Inspired a Whole Lot of Westerners to Look at Japanese Pro Wrestling
I daresay out of all the items I have, and could have, listed, this is the biggest one. I don’t think it’s any stretch to say that The Great Muta terrorizing WCW and Jushin Thunder Liger wowing WCW audiences with his acrobatics were the gateway drugs for fans of a certain age to go from casually hearing about wrestling in Japan to experiencing it full stop via tape trading. Maybe they weren’t why everyone stayed (Lord knows when I discovered 90s All Japan, I was hooked for life), but for a great many people, Muta got folks in the door.

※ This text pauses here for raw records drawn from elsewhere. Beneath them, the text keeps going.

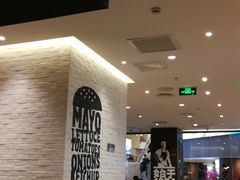 -汉堡王(歌斐中心店)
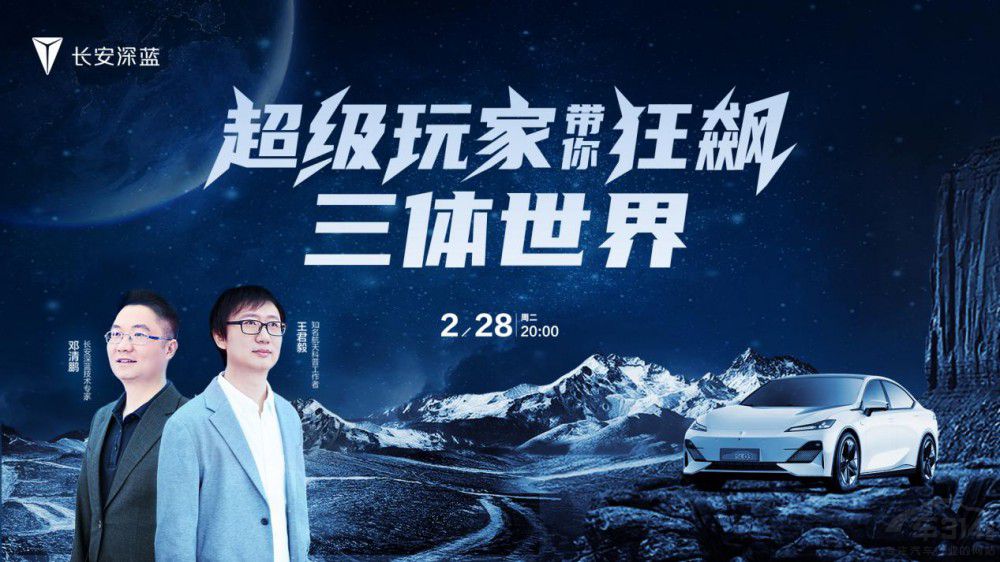 �L(zh��ng)����܇(ch��)��(du��)Ԓ(hu��)�����w���硹�c������Ƽ���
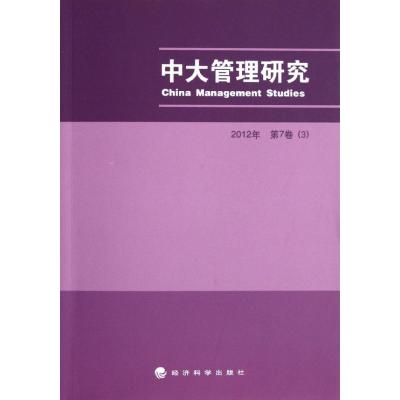 正版新书]中大管理研究(2012年第7卷)(3)李新春9787514123319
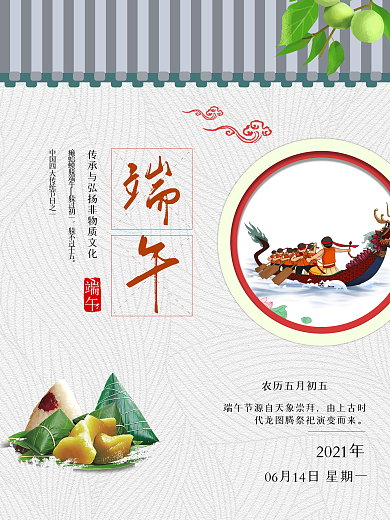端午佳节龙舟海报传统节气海报
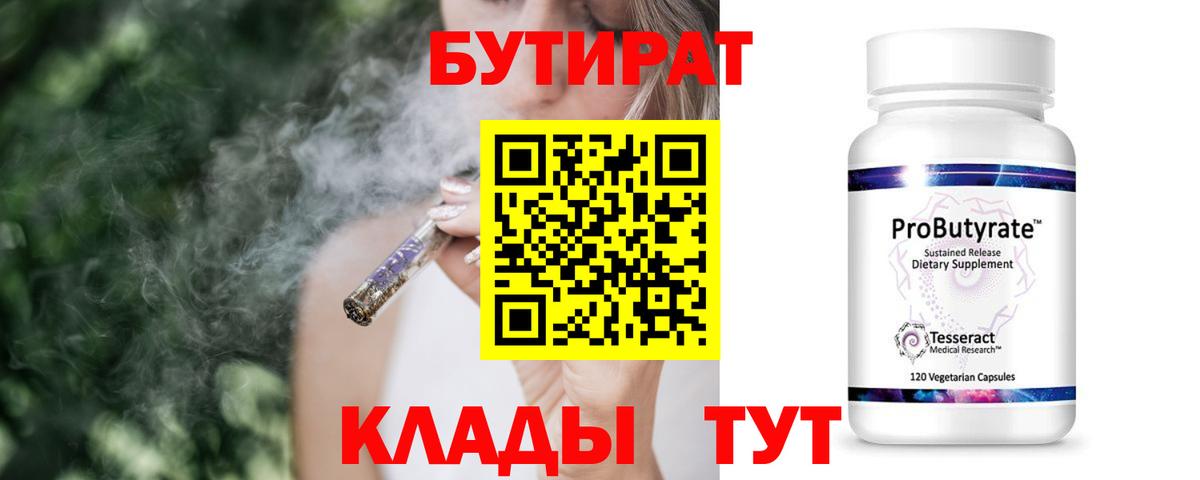 Каннабис Михайловск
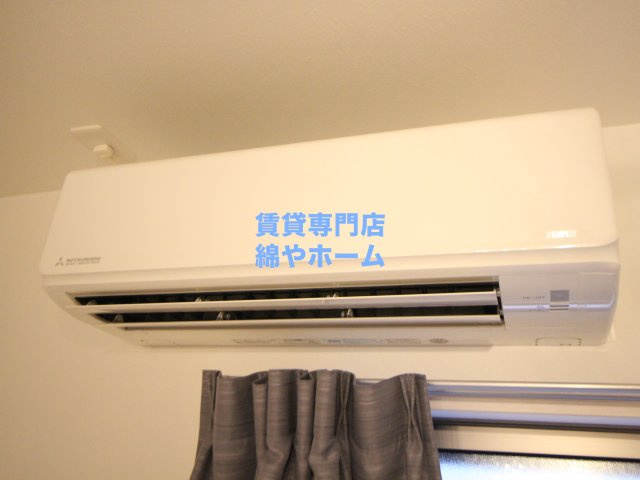 FDS Fierteの設備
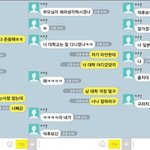 카톡o>> 을지대붙은 미친*의 인신공격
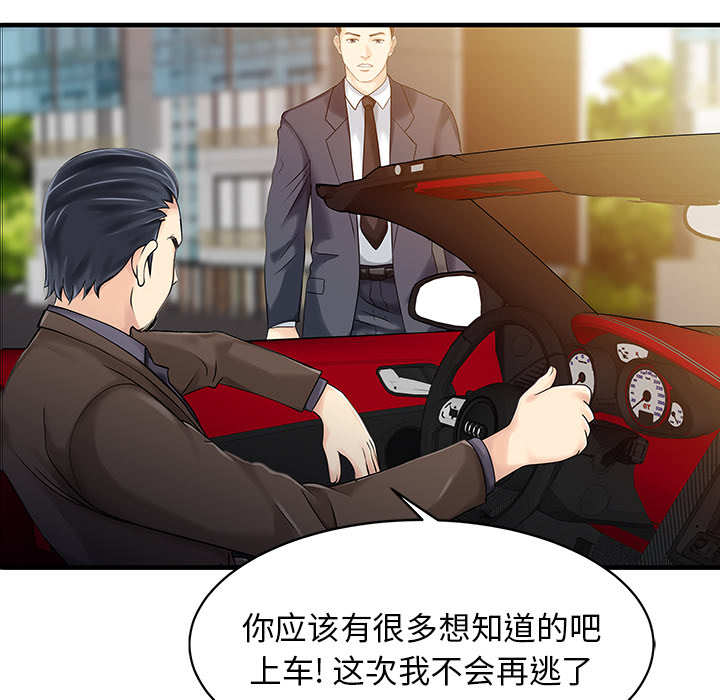 [韩国漫画] 家有双妻 爱情,熟女人妻,巨乳大奶#[82P]-69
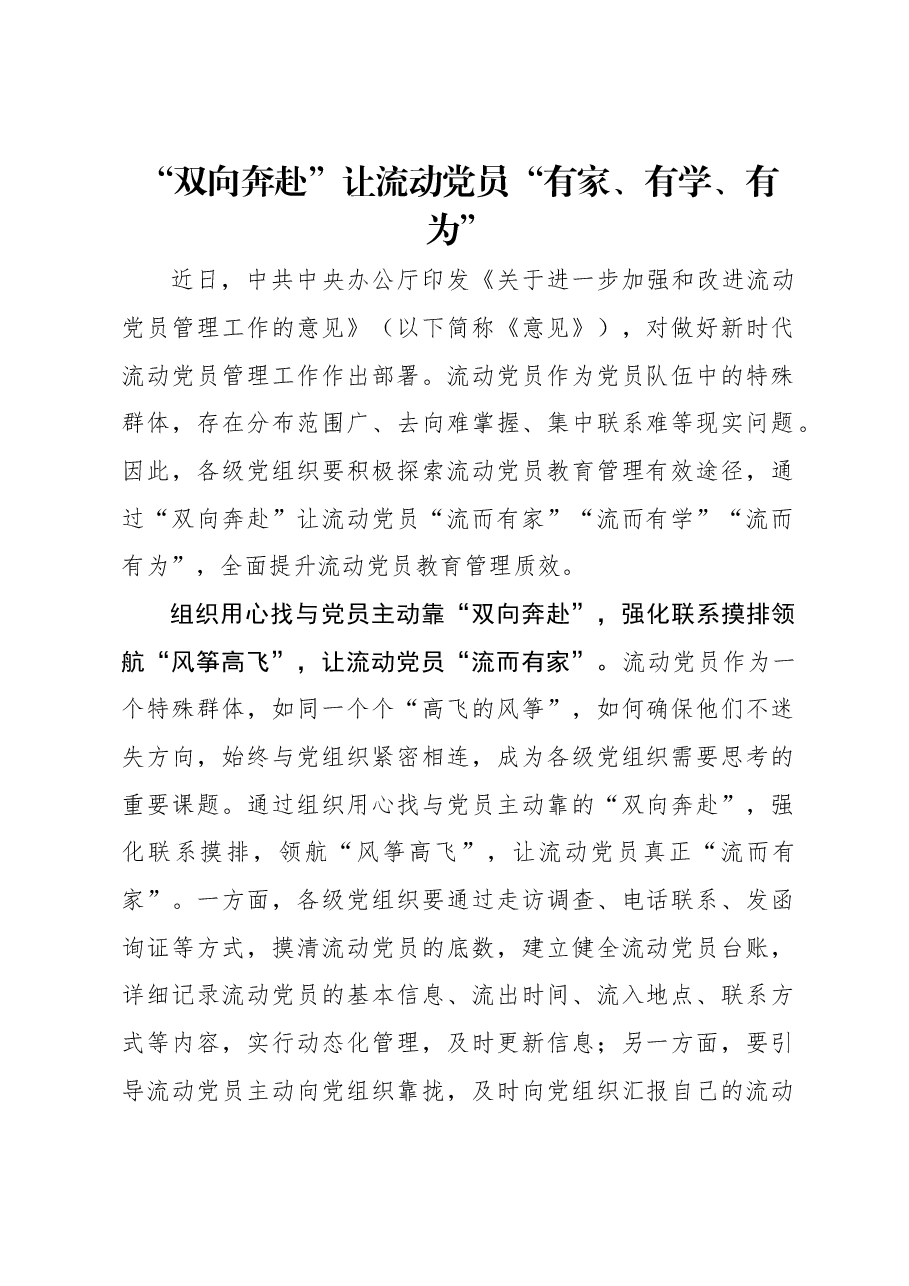 “双向奔赴”让流动党员“有家、有学、有为”.docx,第1页预览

Sure, there had been Japanese wrestlers in American companies before Muta, but none had the sort of impact Muta did, especially moving away from the Dastardly Foreigner Heel trope that so many of those before Muta, and the man himself, were saddled with. You don’t get the NJPW boom in America without the roots laid down by Muta, Liger, and others before the modern stars.
With all this said, who knows if this retirement is even for real. Wrestling retirements are worth the paper they are printed on. But certainly, Muto and NOAH believe this is the case, with the #byebyeMUTA hashtag and everything. To be able to do so in an arena so crucial to Muta’s foothold in the Japanese wrestling consciousness is worth celebrating in of itself. Hats off to the Great Muta, one of the reasons I am a fan of Japanese wrestling to this very day, and my all time favorite.